Pull out every line in the records below that contains the word "exists".
-------- TASK DATA
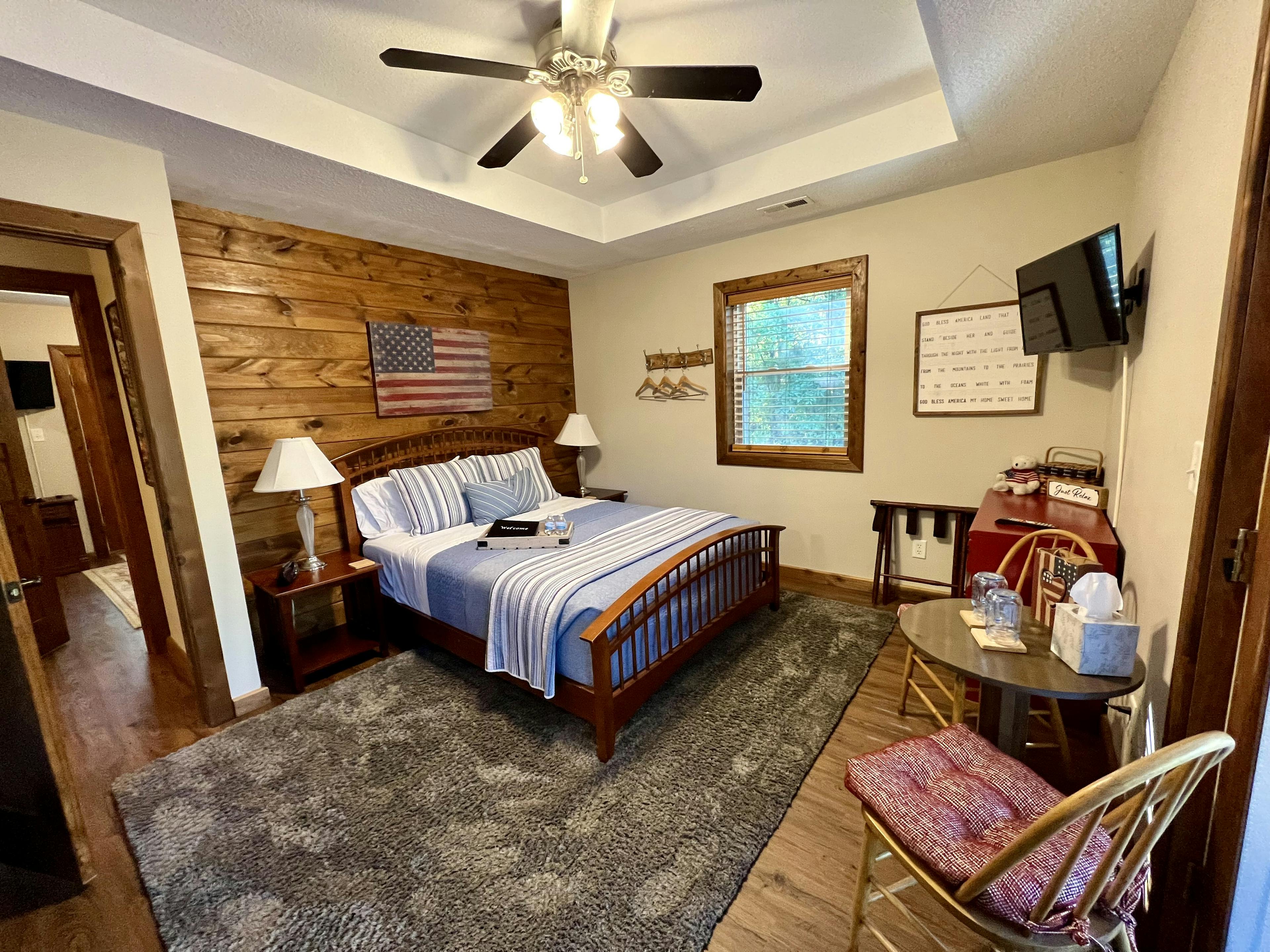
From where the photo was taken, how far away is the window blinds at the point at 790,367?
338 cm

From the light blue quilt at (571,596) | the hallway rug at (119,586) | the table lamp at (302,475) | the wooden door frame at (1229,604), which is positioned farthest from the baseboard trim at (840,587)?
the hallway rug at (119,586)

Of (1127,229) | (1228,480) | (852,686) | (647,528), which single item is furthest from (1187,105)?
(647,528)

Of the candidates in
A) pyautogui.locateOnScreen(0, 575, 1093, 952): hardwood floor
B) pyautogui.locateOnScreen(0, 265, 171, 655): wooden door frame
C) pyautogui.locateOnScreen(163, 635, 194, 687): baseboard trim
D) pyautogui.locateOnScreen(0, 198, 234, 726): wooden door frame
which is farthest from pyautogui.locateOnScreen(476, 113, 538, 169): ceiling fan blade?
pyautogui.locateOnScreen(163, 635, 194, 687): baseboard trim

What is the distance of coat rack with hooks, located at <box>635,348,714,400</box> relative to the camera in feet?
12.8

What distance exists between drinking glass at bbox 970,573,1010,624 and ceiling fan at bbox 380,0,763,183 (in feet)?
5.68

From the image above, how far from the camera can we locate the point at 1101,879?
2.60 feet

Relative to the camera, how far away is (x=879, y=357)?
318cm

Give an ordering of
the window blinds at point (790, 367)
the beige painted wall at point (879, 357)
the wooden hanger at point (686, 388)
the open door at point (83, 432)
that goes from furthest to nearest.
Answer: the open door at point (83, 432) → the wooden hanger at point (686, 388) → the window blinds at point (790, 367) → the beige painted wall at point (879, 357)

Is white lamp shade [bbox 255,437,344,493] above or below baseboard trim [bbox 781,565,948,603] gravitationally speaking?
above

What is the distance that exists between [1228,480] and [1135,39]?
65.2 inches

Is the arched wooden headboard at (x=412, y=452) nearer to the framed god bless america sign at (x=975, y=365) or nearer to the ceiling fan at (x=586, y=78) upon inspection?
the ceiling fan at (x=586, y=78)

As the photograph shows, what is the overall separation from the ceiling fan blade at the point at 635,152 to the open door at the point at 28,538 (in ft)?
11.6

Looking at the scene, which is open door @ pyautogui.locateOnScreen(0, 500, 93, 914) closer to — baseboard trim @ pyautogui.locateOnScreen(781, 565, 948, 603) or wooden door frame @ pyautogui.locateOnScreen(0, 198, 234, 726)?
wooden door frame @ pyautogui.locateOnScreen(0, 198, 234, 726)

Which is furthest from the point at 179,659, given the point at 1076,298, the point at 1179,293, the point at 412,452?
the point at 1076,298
----------------
RESPONSE TO THIS TASK
What distance exists between drinking glass at bbox 970,573,1010,624 and ceiling fan at bbox 380,0,763,183 (in feet)?
What is the distance that exists between [1228,480] and [1135,39]?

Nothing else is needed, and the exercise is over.